Lee, Frank Y; Larimore, Jennifer; Faundez, Victor; Dell'Angelica, Esteban C; Ghiani, Cristina A.
Afiliação
  • Lee FY; Department of Human Genetics, David Geffen School of Medicine, University of California Los Angeles, Los Angeles, CA, USA.
  • Larimore J; Department of Biology, Agnes Scott College, Decatur, GA, USA.
  • Faundez V; Department of Cell Biology, Emory University, Atlanta, GA, USA.
  • Dell'Angelica EC; Department of Human Genetics, David Geffen School of Medicine, University of California Los Angeles, Los Angeles, CA, USA.
  • Ghiani CA; Department of Pathology & Laboratory Medicine, David Geffen School of Medicine, University of California Los Angeles, Los Angeles, CA, USA.
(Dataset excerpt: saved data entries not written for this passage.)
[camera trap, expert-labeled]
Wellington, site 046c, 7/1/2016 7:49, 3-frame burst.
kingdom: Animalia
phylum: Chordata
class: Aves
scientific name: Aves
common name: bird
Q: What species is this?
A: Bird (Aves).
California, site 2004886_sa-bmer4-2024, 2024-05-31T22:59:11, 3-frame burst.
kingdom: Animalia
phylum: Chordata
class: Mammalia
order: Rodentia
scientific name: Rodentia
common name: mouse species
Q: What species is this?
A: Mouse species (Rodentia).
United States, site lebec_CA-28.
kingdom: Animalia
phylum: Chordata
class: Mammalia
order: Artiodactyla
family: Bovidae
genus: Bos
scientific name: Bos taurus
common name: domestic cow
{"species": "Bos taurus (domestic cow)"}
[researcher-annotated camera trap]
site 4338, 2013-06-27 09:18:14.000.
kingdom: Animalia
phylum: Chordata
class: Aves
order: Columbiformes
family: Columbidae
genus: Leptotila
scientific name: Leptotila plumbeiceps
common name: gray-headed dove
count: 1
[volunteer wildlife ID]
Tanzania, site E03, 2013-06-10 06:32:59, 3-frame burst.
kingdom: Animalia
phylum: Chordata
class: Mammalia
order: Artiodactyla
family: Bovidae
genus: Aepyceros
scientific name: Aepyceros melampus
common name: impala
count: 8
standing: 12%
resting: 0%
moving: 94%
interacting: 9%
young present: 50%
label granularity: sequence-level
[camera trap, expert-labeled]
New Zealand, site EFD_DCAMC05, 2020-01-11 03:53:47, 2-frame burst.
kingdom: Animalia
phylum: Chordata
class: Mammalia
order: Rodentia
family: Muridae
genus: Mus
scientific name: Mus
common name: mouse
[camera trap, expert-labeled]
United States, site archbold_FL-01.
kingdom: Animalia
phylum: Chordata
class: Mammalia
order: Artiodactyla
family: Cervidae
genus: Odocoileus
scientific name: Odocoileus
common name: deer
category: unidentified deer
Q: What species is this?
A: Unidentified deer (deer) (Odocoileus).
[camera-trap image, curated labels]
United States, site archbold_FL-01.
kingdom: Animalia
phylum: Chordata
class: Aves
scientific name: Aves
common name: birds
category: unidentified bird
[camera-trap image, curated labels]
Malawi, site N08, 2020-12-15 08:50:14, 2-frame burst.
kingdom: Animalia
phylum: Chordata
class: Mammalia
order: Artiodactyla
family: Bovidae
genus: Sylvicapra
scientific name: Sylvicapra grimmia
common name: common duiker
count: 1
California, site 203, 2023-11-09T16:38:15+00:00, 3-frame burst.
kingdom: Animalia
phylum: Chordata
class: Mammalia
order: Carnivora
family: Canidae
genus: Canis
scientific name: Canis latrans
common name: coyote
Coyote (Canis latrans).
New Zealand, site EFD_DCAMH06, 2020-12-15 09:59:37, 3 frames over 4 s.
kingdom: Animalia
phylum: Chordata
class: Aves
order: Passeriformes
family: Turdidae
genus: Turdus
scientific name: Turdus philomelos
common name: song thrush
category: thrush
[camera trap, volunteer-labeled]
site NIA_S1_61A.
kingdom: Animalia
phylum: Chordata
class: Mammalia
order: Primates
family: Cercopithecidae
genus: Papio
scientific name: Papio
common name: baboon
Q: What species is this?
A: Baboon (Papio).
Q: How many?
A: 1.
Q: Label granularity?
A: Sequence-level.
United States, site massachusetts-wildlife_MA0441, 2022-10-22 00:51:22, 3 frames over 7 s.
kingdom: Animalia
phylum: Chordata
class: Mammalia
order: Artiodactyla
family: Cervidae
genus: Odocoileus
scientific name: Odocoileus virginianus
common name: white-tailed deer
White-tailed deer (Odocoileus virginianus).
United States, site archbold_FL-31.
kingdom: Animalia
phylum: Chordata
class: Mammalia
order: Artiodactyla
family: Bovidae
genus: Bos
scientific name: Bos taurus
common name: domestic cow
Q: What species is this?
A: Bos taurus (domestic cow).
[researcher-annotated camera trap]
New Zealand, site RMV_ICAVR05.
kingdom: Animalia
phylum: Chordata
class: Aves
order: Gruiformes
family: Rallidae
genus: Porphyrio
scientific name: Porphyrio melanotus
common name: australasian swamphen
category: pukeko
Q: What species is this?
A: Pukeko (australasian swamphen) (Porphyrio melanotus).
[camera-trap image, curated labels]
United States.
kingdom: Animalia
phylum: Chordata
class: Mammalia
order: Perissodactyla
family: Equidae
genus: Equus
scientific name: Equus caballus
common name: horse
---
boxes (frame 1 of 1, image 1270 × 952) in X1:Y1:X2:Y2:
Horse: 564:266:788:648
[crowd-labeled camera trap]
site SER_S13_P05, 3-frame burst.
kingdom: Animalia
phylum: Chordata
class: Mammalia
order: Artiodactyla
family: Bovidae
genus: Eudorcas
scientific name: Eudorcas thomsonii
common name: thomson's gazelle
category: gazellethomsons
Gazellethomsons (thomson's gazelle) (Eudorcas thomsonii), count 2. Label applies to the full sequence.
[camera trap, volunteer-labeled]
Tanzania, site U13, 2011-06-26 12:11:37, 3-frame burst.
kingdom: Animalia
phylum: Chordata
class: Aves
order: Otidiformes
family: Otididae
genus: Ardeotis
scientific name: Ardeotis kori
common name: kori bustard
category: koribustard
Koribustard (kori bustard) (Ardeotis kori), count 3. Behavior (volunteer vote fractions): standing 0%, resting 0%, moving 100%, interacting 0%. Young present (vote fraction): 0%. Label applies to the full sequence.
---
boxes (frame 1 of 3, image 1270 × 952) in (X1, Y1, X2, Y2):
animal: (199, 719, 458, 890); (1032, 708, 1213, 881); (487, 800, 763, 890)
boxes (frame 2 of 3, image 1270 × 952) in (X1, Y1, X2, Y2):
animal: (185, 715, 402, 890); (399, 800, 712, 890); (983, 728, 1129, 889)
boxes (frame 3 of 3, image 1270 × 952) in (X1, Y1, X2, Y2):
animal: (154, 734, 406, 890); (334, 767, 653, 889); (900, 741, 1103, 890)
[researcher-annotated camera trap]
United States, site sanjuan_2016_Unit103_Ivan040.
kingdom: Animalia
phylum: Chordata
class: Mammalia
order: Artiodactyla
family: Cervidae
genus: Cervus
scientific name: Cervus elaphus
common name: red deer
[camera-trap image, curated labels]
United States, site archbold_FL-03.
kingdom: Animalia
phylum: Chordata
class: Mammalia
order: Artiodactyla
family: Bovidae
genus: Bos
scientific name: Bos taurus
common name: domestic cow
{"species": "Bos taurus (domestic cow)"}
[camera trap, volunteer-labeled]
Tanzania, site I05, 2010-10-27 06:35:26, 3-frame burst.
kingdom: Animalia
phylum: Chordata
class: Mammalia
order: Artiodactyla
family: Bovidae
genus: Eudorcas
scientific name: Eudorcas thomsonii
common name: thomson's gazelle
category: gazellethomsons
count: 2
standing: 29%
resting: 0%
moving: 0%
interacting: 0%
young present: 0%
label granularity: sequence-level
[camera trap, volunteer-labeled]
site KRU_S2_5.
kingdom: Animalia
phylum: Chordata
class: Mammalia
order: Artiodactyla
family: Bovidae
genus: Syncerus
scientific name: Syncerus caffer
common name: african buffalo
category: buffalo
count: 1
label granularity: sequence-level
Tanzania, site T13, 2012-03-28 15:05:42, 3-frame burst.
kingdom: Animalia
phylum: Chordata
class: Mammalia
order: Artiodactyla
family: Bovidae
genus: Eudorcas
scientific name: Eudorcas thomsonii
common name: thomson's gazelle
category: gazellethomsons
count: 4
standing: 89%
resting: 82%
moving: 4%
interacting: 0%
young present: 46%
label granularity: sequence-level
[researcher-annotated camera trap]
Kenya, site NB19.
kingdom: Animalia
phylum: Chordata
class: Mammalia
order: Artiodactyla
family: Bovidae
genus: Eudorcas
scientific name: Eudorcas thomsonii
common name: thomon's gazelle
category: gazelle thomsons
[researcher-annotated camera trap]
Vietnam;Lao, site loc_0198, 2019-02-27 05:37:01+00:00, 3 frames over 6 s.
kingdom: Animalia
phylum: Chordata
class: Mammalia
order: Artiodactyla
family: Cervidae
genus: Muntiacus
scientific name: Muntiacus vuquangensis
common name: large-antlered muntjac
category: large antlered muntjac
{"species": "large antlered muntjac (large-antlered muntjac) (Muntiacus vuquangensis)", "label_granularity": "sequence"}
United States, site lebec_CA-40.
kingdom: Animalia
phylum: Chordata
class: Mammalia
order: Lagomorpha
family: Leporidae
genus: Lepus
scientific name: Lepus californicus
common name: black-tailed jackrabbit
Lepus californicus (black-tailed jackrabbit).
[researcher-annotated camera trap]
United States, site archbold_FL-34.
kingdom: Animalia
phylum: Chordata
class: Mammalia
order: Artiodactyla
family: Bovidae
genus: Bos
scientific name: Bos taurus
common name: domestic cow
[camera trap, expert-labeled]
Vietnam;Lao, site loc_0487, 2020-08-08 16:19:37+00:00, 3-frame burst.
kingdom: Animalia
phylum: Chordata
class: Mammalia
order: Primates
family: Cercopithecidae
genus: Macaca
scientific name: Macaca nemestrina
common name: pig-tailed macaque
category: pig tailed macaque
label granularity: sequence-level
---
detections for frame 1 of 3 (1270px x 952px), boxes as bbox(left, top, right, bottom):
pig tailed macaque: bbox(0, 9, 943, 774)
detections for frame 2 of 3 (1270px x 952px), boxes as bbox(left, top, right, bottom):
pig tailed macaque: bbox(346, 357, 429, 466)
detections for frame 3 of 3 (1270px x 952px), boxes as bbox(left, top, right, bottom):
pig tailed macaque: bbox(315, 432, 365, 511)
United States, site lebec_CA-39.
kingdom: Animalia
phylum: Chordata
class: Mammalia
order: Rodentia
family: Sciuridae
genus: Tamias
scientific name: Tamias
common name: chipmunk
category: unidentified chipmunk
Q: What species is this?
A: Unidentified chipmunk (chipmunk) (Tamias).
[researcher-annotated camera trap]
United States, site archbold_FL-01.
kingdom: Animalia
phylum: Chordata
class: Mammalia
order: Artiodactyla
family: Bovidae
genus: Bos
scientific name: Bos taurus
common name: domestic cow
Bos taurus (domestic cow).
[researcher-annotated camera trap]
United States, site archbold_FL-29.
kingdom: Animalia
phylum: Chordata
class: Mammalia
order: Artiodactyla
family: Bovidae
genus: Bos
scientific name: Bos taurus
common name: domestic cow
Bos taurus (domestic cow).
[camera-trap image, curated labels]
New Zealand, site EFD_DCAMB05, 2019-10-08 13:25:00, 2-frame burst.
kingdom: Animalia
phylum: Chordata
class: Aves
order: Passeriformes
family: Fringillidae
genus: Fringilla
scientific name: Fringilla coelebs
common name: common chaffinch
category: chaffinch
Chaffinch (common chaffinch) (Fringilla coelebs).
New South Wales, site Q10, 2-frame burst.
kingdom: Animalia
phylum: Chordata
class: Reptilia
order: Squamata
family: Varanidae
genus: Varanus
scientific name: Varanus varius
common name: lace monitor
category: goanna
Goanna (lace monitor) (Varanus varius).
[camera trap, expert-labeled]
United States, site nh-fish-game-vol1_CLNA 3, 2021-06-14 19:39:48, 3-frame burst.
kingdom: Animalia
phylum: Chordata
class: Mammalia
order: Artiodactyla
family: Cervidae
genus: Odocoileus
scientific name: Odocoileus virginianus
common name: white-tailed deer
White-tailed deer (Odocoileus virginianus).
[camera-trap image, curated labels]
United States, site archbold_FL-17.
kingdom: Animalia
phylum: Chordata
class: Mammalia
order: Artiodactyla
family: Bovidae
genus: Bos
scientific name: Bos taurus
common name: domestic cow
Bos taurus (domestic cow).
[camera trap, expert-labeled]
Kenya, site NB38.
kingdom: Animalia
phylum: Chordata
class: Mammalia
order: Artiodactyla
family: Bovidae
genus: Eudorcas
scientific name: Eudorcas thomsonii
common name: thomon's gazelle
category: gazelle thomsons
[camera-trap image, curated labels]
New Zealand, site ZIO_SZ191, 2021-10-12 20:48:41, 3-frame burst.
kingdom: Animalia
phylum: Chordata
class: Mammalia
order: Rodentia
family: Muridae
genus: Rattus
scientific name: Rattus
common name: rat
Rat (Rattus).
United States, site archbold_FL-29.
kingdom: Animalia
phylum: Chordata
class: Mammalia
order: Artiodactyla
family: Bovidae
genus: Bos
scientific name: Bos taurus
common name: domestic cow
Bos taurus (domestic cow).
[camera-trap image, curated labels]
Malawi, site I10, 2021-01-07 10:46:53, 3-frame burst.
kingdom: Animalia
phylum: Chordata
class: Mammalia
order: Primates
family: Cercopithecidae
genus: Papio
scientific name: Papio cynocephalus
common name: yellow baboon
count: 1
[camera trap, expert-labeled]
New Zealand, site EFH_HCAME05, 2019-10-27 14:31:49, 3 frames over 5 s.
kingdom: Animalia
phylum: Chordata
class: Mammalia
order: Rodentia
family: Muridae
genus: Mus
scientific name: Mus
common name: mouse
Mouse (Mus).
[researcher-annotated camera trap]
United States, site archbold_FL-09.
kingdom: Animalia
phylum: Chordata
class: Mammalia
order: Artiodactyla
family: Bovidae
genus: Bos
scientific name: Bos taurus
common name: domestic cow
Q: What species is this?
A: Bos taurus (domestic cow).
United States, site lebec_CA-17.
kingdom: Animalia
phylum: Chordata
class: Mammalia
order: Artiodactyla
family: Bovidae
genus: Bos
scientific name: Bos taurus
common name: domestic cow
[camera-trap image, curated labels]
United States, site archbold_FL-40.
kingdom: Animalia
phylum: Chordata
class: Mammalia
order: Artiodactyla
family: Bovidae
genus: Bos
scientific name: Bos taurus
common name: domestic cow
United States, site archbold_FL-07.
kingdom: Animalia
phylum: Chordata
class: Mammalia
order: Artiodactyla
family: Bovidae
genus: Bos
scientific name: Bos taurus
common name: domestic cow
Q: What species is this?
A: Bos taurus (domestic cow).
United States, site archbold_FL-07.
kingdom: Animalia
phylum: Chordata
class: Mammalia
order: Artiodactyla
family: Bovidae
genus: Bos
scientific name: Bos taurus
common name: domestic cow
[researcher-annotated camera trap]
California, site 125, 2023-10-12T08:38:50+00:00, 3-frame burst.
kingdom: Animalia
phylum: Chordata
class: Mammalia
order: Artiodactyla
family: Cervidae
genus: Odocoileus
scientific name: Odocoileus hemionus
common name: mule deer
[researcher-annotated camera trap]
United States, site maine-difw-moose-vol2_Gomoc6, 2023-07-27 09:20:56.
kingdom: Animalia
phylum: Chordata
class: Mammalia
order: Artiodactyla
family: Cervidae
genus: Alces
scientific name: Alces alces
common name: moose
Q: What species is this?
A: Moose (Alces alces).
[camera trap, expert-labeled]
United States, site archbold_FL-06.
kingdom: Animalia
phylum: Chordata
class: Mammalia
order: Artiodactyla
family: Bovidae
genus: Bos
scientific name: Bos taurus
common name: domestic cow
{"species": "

J Neurosci Res ; 99(1): 67-89, 2021 01.
Article em En | MEDLINE | ID: mdl-32436302
The function(s) of the Biogenesis of Lysosome-related Organelles Complex-1 (BLOC-1) during brain development is to date largely unknown. Here, we investigated how its absence alters the trajectory of postnatal brain development using as model the pallid mouse. Most of the defects observed early postnatally in the mutant mice were more prominent in males than in females and in the hippocampus. Male mutant mice, but not females, had smaller brains as compared to sex-matching wild types at postnatal day 1 (P1), this deficit was largely recovered by P14 and P45. An abnormal cytoarchitecture of the pyramidal cell layer of the hippocampus was observed in P1 pallid male, but not female, or juvenile mice (P45), along with severely decreased expression levels of the radial glial marker Glutamate-Aspartate Transporter. Transcriptomic analyses showed that the overall response to the lack of functional BLOC-1 was more pronounced in hippocampi at P1 than at P45 or in the cerebral cortex. These observations suggest that absence of BLOC-1 renders males more susceptible to perinatal brain maldevelopment and although most abnormalities appear to have been resolved in juvenile animals, still permanent defects may be present, resulting in faulty neuronal circuits, and contribute to previously reported cognitive and behavioral phenotypes in adult BLOC-1-deficient mice.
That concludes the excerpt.